Section I. Definitions

  1. “Anti-Corruption Guidelines” means the “Guidelines on Preventing and Combating Fraud and Corruption in Projects Financed by IBRD Loans and IDA Credits and Grants”, dated October 15, 2006.
  2. “Category” means a category set forth in the table in Section IV of Schedule 2 to this Agreement.
  3. “Consultant Guidelines” means the “Guidelines: Selection and Employment of Consultants by World Bank Borrowers” published by the Bank in May 2004 and revised in October 2006.
  1. “General Conditions” means the “International Bank for Reconstruction and Development General Conditions for Loans”, dated July 1, 2005 (as amended through February 12, 2008) with the modifications set forth in Section II of this Appendix.
  1. “MoF” means the Ministry of Finance of the Borrower or any successor or successors thereto.

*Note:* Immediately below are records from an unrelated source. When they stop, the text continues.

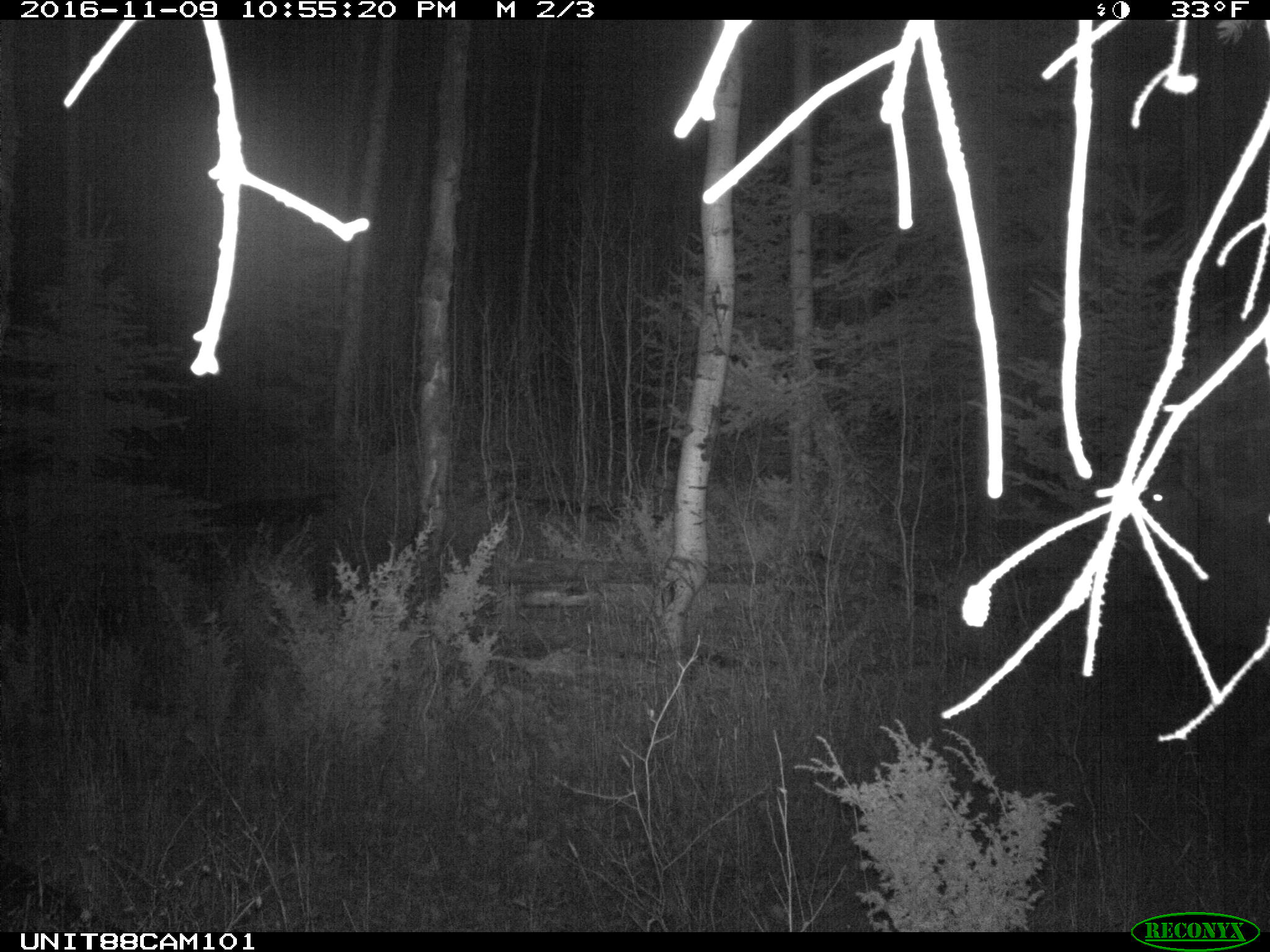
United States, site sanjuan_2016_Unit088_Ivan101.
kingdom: Animalia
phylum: Chordata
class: Mammalia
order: Artiodactyla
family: Cervidae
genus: Cervus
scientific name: Cervus elaphus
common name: red deer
Cervus elaphus (red deer).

  1. “Operating Costs” means incremental operating costs incurred by the Tax Committee on account of Project implementation, management and monitoring, including dissemination of Project related information, office rent and utilities, office and equipment insurance, maintenance and repair, advertisements, travel, security, communication, bank charges, and other miscellaneous costs directly associated with the Project, all based on periodic budgets acceptable to the Bank.
  1. “Operational Manual” means the manual, satisfactory to the Bank, to be adopted by the Borrower pursuant to Section 4.01 (d) of the Agreement, setting forth the operational and administrative responsibilities, procedures and rules for the implementation of the Project, including a manual of financial procedures, consistent with the provisions of this Agreement and with the national laws and regulations of the Borrower, as the same may be amended and supplemented from time to time with the Bank’s prior written approval.
  1. “PIP” means the Project Implementation Plan to be adopted by the Borrower pursuant to Section 4.01 (e) of this Agreement, and satisfactory to the Bank, setting forth a plan of activities for the Project.
  1. “PMU” means the Project Management Unit under the Tax Service Development and Modernization Division of the Tax Committee to be established pursuant to Section 4.01 (b) of this Agreement.
  1. “Procurement Guidelines” means the “Guidelines: Procurement under IBRD Loans and IDA Credits” published by the Bank in May 2004 and revised in October 2006.
  1. “Procurement Plan” means the Borrower’s procurement plan for the Project, dated December 1, 2009, and referred to in paragraph 1.16 of the Procurement Guidelines and paragraph 1.24 of the Consultant Guidelines, as the same shall be updated from time to time in accordance with the provisions of said paragraphs.
  1. “PSC” means the Project Steering Committee, to be established by the Borrower pursuant to Section 4.01 (a) of this Agreement, responsible for Project oversight, policy guidance as well as overall coordination of the Project, chaired by the Minister of Finance of the Borrower or his delegated representative, and which shall include key stakeholders from the private sector and from relevant government agencies.
  1. “Tax Committee” means the Tax Committee of the Borrower’s MoF established pursuant to the Provision on the Tax Committee of the Ministry of Finance of the Republic of Kazakhstan RK No. 201, April 24, 2008, or any successor or successors thereto.
  1. “Training” means Project related study tours, training courses, seminars, workshops and other training activities, not included under goods or service providers’ contracts, including costs of training materials, space and equipment rental, travel, per diem costs of trainees and trainers and trainers’ fees.